Luego tenemos una serie de programas “sociales” como PROGRESAR, Proyectos Productivos Comunitarios, Pensión Universal para Adultos Mayores y sigue el listado. En total, sin incluir las asignaciones familiares, hay 17,5 millones de personas que recibe algún tipo cheque del estado sin ninguna contraprestación en los 58 programas “sociales” a nivel nacional. Si a esto le agregamos otros 3,2 millones de empleados públicos nacionales, provinciales y municipales, todos los meses pasan por el bolsillo del contribuyente 20,7 millones de “beneficiarios”. Es decir, el estado mete la mano en el bolsillo del contribuyente para repartir el dinero que le quita entre 20,7 millones de personas.

¿Cuántos trabajan en el sector privado? Considerando los que están en relación de dependencia, monotributistas, empleados domiciliarios y autónomos, somos 8,8 millones de personas. De manera que 8,8 millones de gente que trabaja tienen que mantener a 20,7 millones. No estoy contando en los beneficiarios de planes sociales los planes sociales provinciales y municipales.

Vamos a ponerlo de esta forma, en Argentina existen todos los estímulos para no producir y vivir del trabajo ajeno y todos los desestímulos posibles para desalentar la inversión, el trabajo y el desarrollo de la capacidad de innovación. El que hace todo esto sabe que va a ser expropiado por el estado en el fruto de su trabajo para transferírselo a quienes no producen, dado el modelo de competencia populista que impera en Argentina.

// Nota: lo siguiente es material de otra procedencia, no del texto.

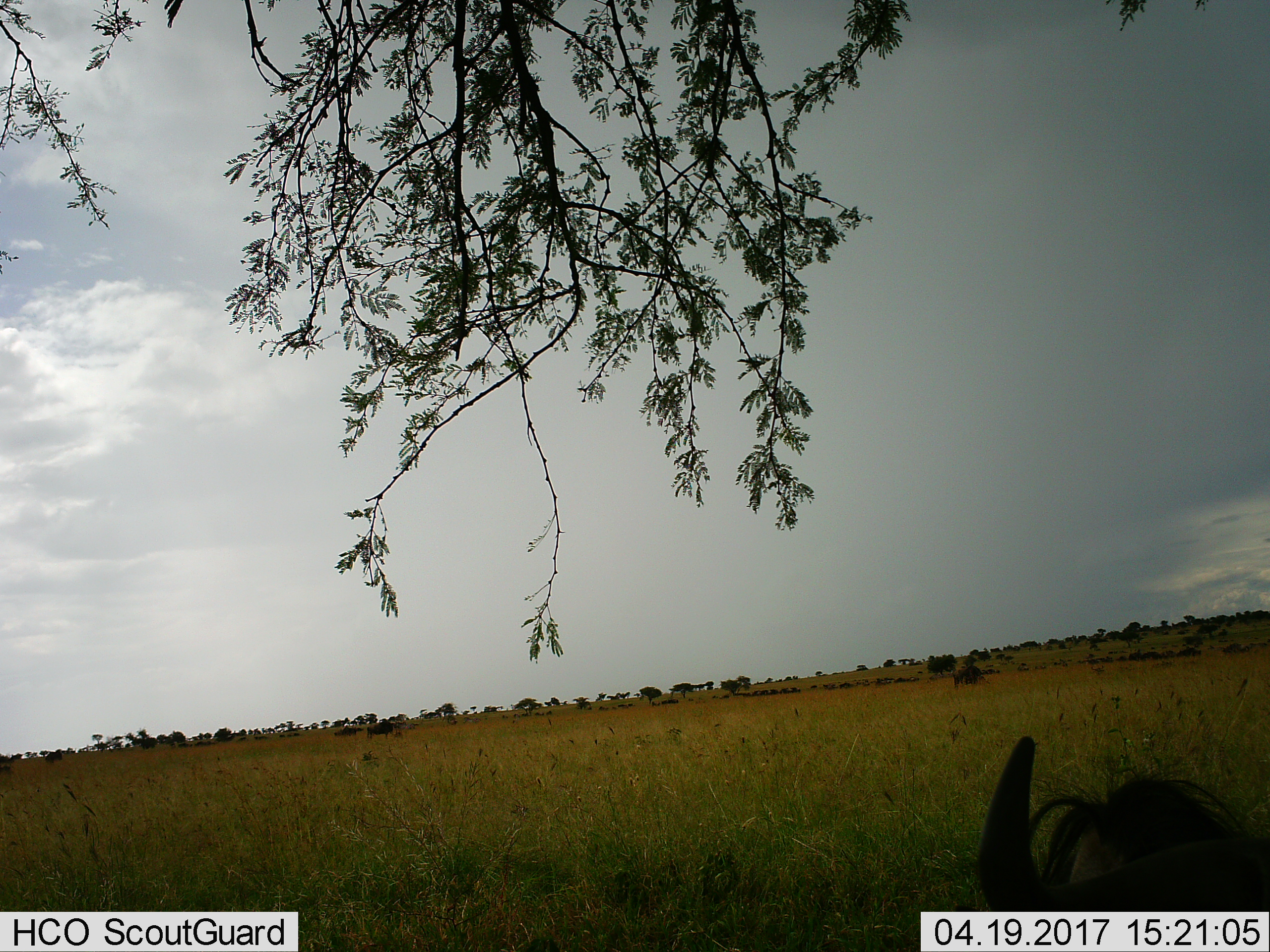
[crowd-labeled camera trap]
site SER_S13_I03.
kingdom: Animalia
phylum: Chordata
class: Mammalia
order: Artiodactyla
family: Bovidae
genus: Connochaetes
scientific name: Connochaetes taurinus taurinus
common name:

Por eso Argentina tiene los síntomas de La Rebelión de Atlas. Cada vez más gente busca otros destinos para vivir donde el estado no los expolie. Se invierte mayormente en el exterior y la economía se va apagando por el peso del estado, dados los estímulos a no trabajar y los desestimulos para trabajar, producir, ser eficiente. Basta con ver un resumen de cuenta bancario y uno advierte el dinero con el que se queda el estado. El estado le mete la mano en la cuenta corriente del contribuyente al igual que un ladrón roba.

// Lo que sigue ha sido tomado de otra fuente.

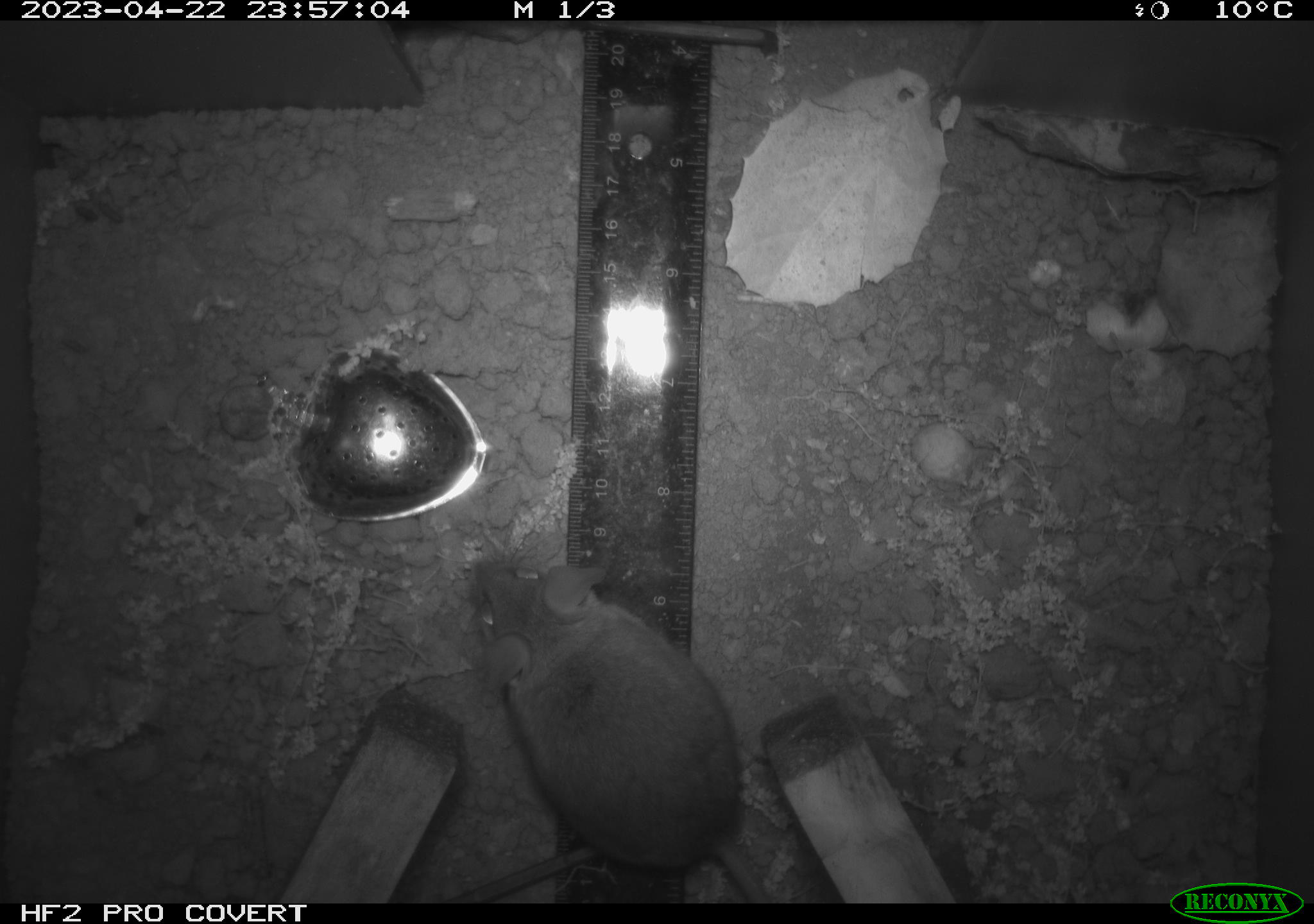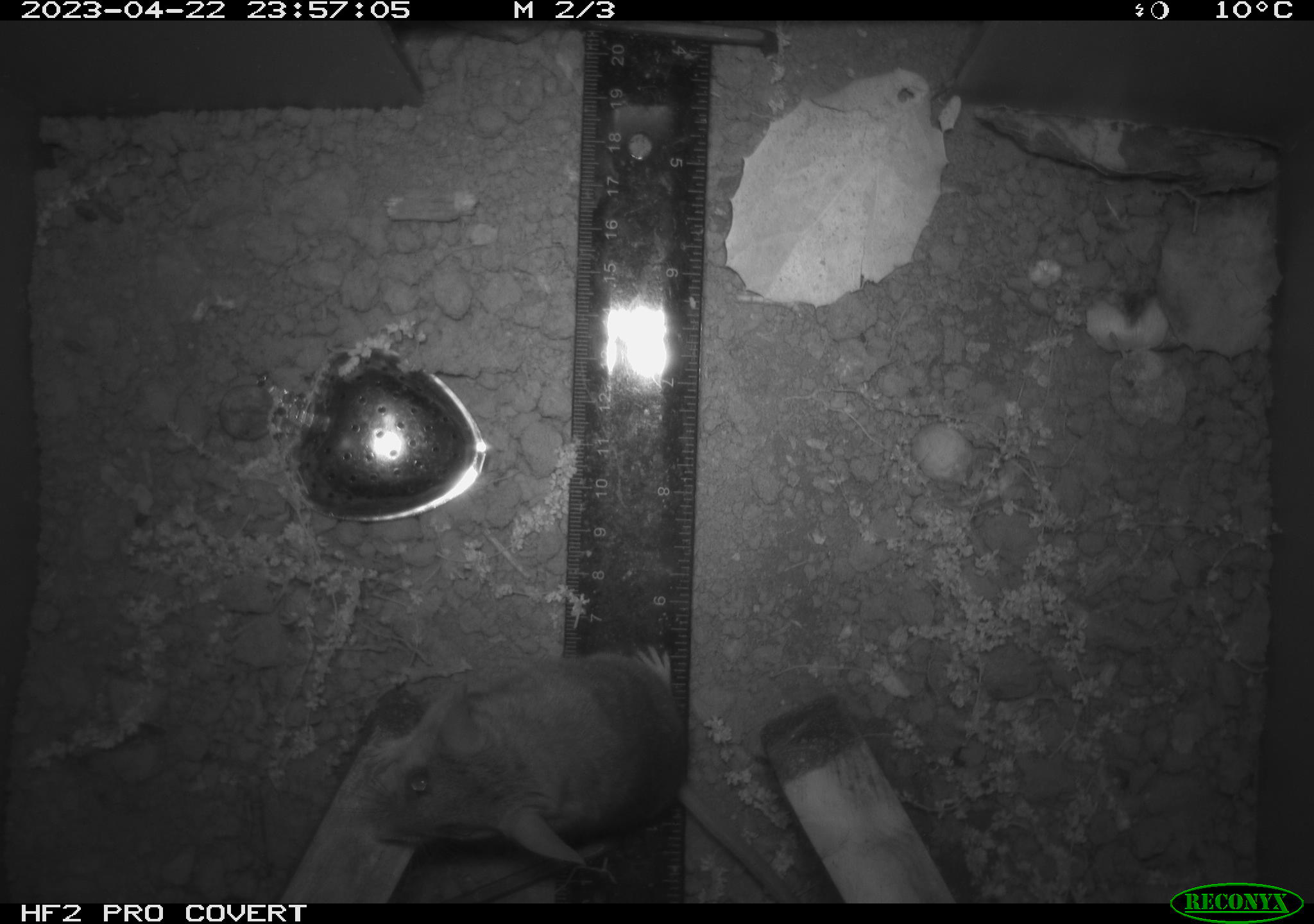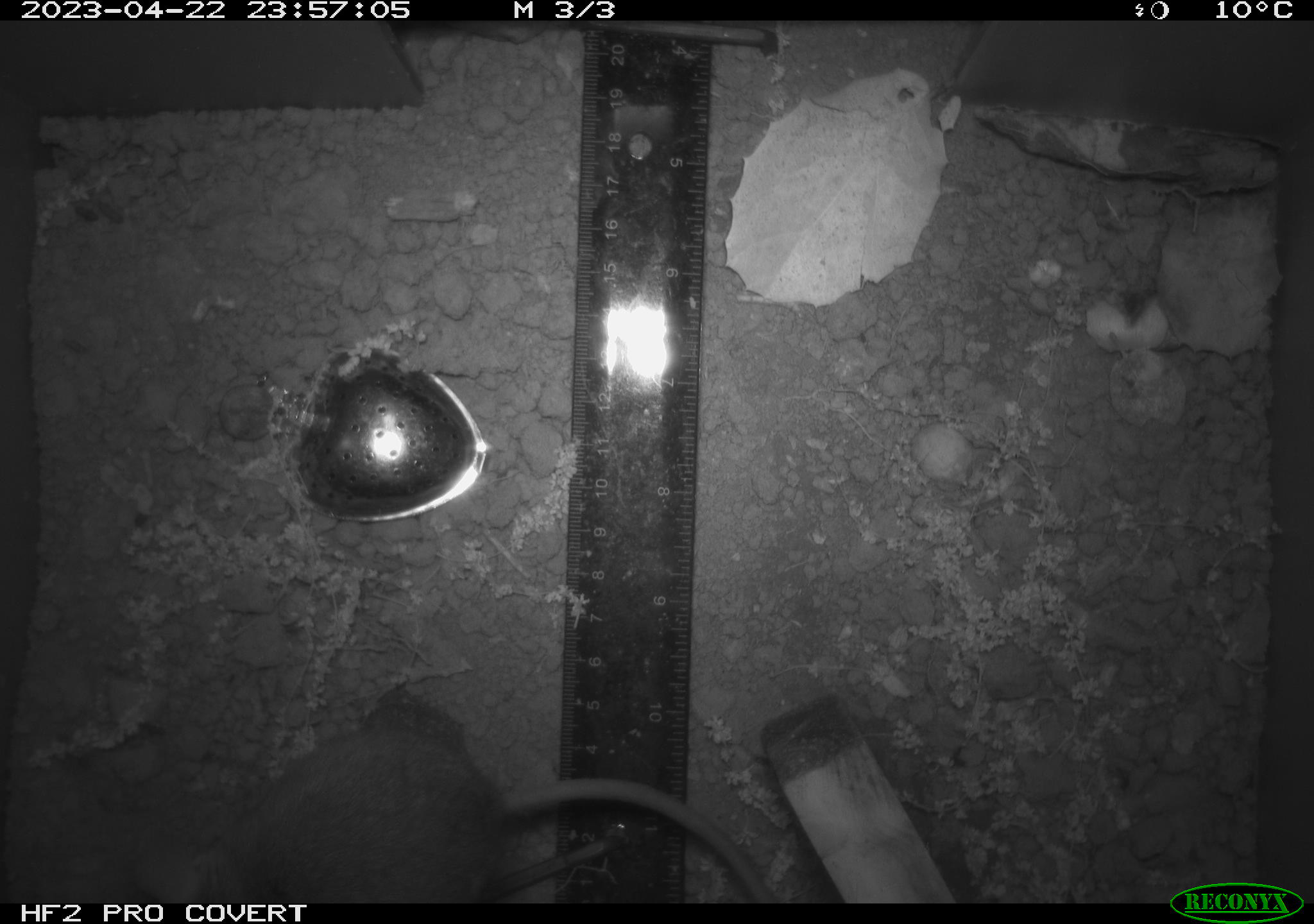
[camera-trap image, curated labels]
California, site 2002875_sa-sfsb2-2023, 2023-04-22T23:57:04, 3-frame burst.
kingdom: Animalia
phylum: Chordata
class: Mammalia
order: Rodentia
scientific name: Rodentia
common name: mouse species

Mi gran duda es si, más allá del debate del grado de gradualismo, la economía puede crecer para licuar el peso del estado sobre el sector privado. Francamente dudo que eso vaya a ocurrir porque no están dadas las condiciones para un crecimiento vigoroso de la economía. O, si se prefiere, el estado termina destruyendo al pequeño sector privado que va quedando y que hoy tiene que mantener a 20 millones de personas que mensualmente pasan por las ventanillas del estado a cobrar su cheque.

Por eso la competencia populista hoy paga. Pierdo el voto de 8,8 millones de gente laboriosa y gano el voto de 20,7 millones que viven de la gente laboriosa. La pregunta es: ¿qué va a ocurrir con los 20,7 millones que viven del trabajo ajeno, cuando ya casi no quede nadie dispuesto a ser expoliado por el estado? ¿Qué van a repartir los políticos?

En síntesis, podemos dar todas las vueltas que queramos formulando propuestas económicas, pero claramente el problema económico argentino es cultural, entiendo por cultural la existencia de valores que imperan en la sociedad que se traducen en normas, leyes, códigos, etc. que atentan contra el innovador en beneficio del vividor.